LISTED ENTRIES section start

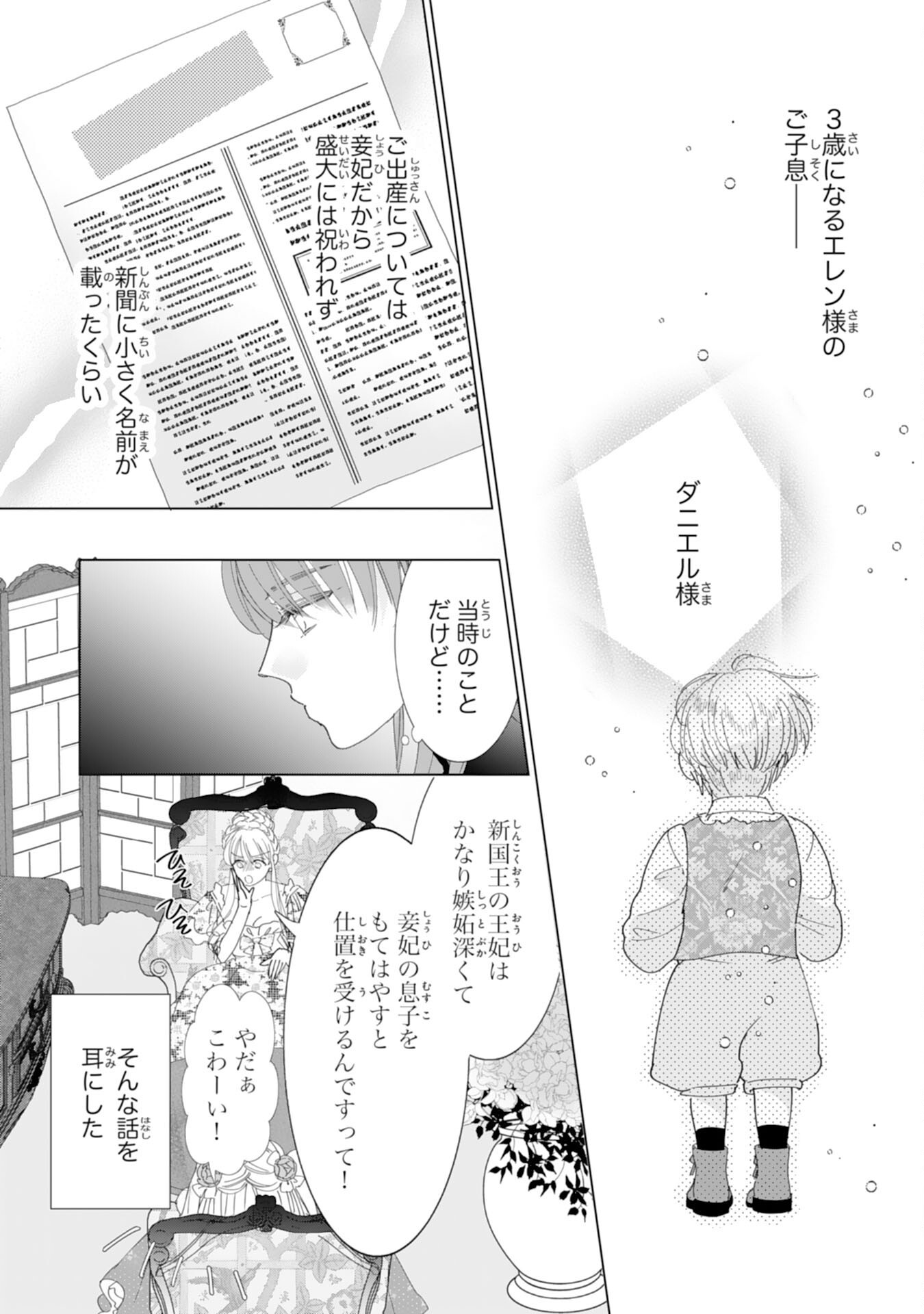 Bukimi Onna to Yobareta Reijou desu ga, Mamahaha Toshite no Shimei wo Hatasete Itadakimasu! Chapter 2 5ページ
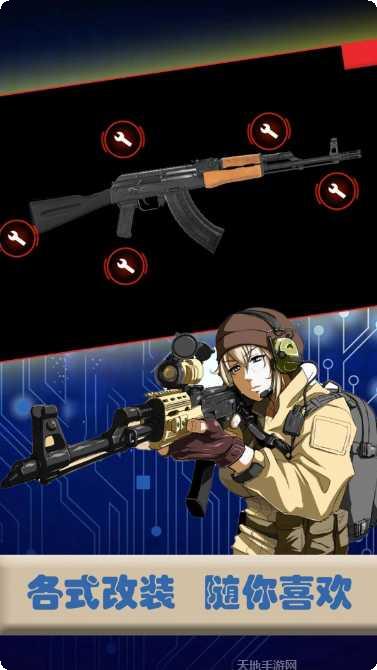 真实武器拼装模拟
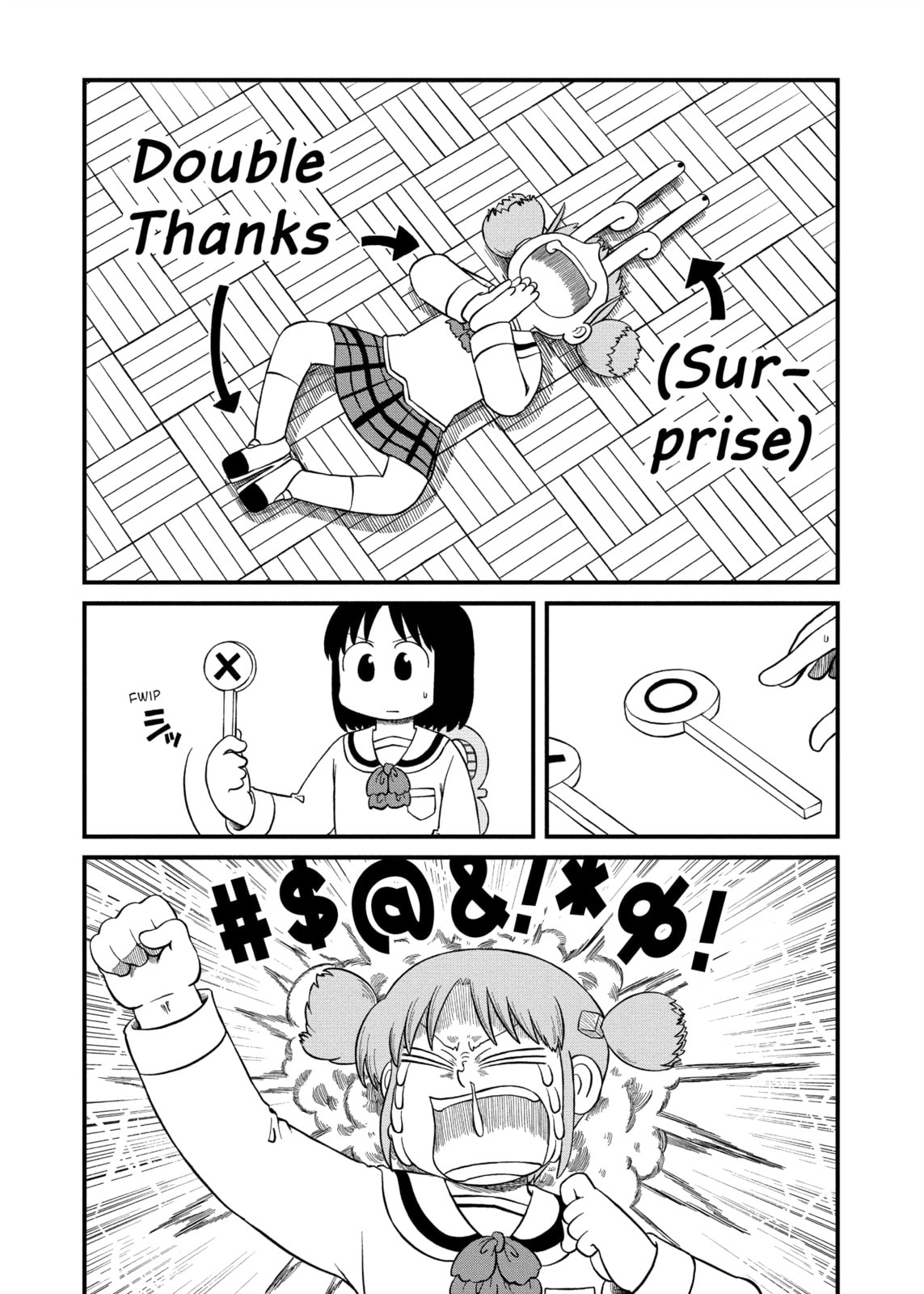 Read Nichijou chapter 214 image 6 on Lezhin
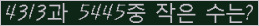 �Ʒ� ���ΰ�ħ�� Ŭ���� �ּ���.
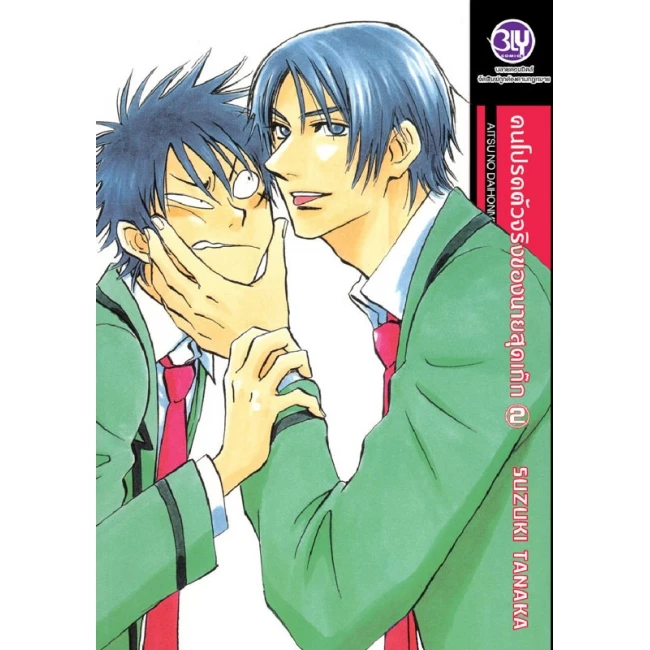 คนโปรดตัวจริงของนายสุดเก๊ก เล่ม 2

LISTED ENTRIES section end

- **WHAT YOU ARE ASKED TO DO**: Give every line of the listing above as a JSON list of strings, one string per line, with blank lines omitted. Leave the pictures out of your answer.

- **RESPONSE TO THIS EXERCISE**:
[
  " Bukimi Onna to Yobareta Reijou desu ga, Mamahaha Toshite no Shimei wo Hatasete Itadakimasu! Chapter 2 5ページ",
  " 真实武器拼装模拟",
  " Read Nichijou chapter 214 image 6 on Lezhin",
  " �Ʒ� ���ΰ�ħ�� Ŭ���� �ּ���.",
  " คนโปรดตัวจริงของนายสุดเก๊ก เล่ม 2"
]